Saturday, April 2, 2011

Shogun 2: Total War


Honest review by: FATED

Shogun 2

This game is by far the best recreation of the Japanese late-medieval period I have ever experienced. If you have ever watched Richard Chamberlain swing around a Katana or a Kirosawa movie, or just enjoyed playing Shinobi as a kid, you have likely had your imagination enchanted by the beauty of old Nippon. This game lets you live out that imagination in the most beautiful, violent and in some ways tragic period of history for the nation.

It is a war game, but one with a deeper heart and soul. The music is all authentic, the art Japanese wood block and watercolor, the writing Japanese poetry, and the quotes come from places like the Book of Five Rings. There is an Encyclopedia, which alone can give you very interesting insights into the culture and history of the land. It is a war game but without the cold, mathematical and abstract tokens one typically sees in titles like Eastern Front. It is a war game where you can command 10,000 troops but can also zoom down to see two men duel among the chaos.

I’ve beaten the game once, I am halfway through a second replay, and I expect to be enjoying my time with this game for many months to come. Shogun 2 is designed so well there are many themes and approaches you can take with your campaign. You can play as several different clans. On their face, they are similar, enjoying only slight bonuses. However, in practice, each is a very different game. The geography of your regions, your resources, your neighbors and political situation, your contact or lack thereof with European traders and the encroachment of Christianity, your distance from Kyoto or isolation on a separate island make for tremendous strategic differences. In addition, how you approach the game can be wonderfully varied.

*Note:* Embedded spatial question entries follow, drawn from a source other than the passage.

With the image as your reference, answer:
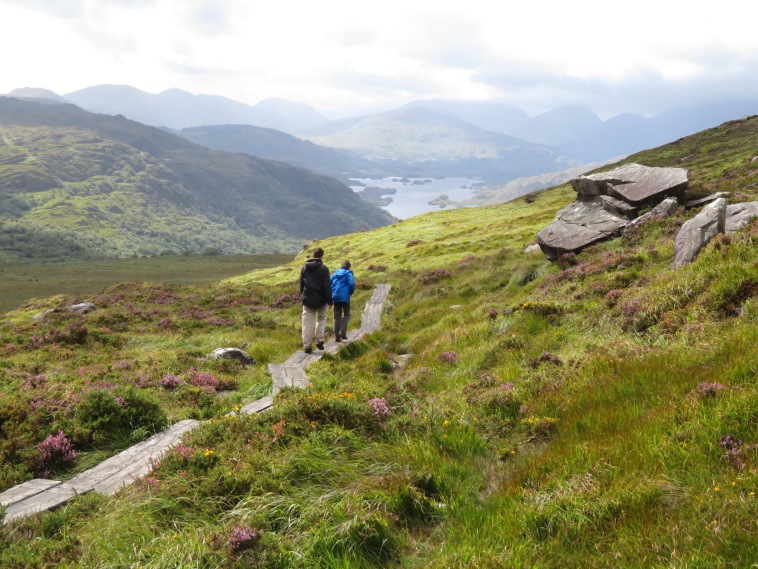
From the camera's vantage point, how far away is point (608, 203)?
22.9 m

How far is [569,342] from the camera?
1021 cm

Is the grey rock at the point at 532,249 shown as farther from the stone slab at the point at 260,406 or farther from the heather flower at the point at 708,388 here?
the heather flower at the point at 708,388

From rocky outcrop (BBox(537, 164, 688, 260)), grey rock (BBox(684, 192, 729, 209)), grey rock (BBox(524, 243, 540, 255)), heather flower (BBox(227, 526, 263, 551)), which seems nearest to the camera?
heather flower (BBox(227, 526, 263, 551))

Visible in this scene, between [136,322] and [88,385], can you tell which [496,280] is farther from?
[136,322]

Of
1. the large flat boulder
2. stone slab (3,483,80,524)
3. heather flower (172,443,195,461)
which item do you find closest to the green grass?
stone slab (3,483,80,524)

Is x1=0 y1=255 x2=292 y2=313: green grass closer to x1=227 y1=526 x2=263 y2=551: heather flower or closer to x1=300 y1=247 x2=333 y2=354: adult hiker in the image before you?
x1=300 y1=247 x2=333 y2=354: adult hiker

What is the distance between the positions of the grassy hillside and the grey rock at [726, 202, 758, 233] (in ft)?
11.6

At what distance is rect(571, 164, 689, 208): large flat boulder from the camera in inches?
826

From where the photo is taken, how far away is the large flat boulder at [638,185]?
21.0 meters

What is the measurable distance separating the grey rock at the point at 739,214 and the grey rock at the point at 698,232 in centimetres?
101

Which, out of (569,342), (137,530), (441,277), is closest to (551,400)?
(569,342)

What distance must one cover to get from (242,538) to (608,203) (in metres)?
23.7

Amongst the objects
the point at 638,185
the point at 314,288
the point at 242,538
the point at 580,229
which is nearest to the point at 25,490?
the point at 242,538

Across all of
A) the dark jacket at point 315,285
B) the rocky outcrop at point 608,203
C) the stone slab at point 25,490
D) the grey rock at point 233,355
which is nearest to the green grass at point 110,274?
the grey rock at point 233,355
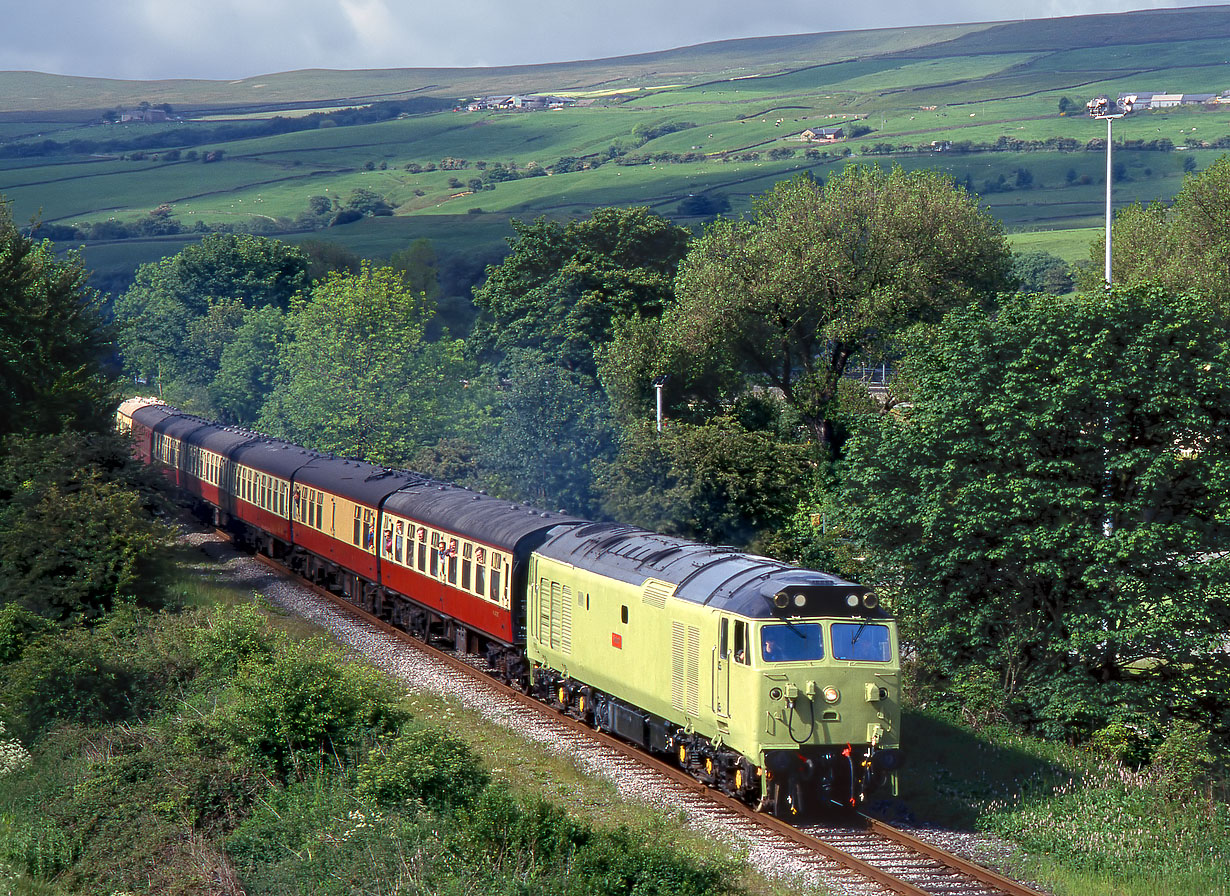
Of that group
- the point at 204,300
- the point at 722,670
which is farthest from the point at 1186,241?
the point at 204,300

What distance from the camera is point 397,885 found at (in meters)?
14.8

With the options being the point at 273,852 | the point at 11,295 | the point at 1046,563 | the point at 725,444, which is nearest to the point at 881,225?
the point at 725,444

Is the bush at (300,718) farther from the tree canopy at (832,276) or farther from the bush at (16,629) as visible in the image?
the tree canopy at (832,276)

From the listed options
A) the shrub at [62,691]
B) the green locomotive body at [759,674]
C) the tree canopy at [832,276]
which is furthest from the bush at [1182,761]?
the tree canopy at [832,276]

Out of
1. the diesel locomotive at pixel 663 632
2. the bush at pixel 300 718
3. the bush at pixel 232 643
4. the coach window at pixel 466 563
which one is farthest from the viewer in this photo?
the coach window at pixel 466 563

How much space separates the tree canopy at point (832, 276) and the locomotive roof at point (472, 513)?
55.6ft

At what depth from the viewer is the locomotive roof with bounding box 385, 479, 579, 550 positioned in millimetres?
28016

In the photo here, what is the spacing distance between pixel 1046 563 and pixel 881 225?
24.5 m

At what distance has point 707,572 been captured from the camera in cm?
2061

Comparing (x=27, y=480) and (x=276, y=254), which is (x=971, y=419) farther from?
(x=276, y=254)

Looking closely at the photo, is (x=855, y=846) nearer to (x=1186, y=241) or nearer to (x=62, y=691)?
(x=62, y=691)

That first play-through, I picked a clan with bonuses for peasant soldiers, and played very aggressively as a daimyo intent on unifying Japan under his rule at any cost. Huge mobs of easily panicked spearmen and archers were my mainstay, and professional samurai and gun equipped enemies my dread. Taking a castle with troops whose morale wavers merely at the sight of the walls was a fun challenge.

My second play-through, I decided to play a very traditional warlord who would be conservative and peaceful. I chose a clan whose strengths lie in their Samurai troops. I only fought wars declared on me and accepted peace treaties when offered. I developed my lands, crushed rebellions, established trade with China and other clans, and developed my Clans lands and castles.

The battles are completely different. Having a unit you can count on, in heavy armor, who instills fear in their opponents is much different from leading an army of countless peons. I purposefully ignored the time limit so far, and am not playing to win. I am playing the way I would rule, benevolently, with an eye towards preserving my culture, traditions, clan honor and values. I have only 7 provinces under my banner in the time it took me to conquer all of Japan before, but I’m having a blast playing this way.

The next campaign, I am going to turn on Drop-In battles, which allows a real person to control the enemies in every battle you play in your single player campaign. That should be a nice challenge, as the battle AI is excellent, but I have found several exploitable behaviors already. Besides, a human player is unpredictable and far more dangerous. I wonder how I will fare.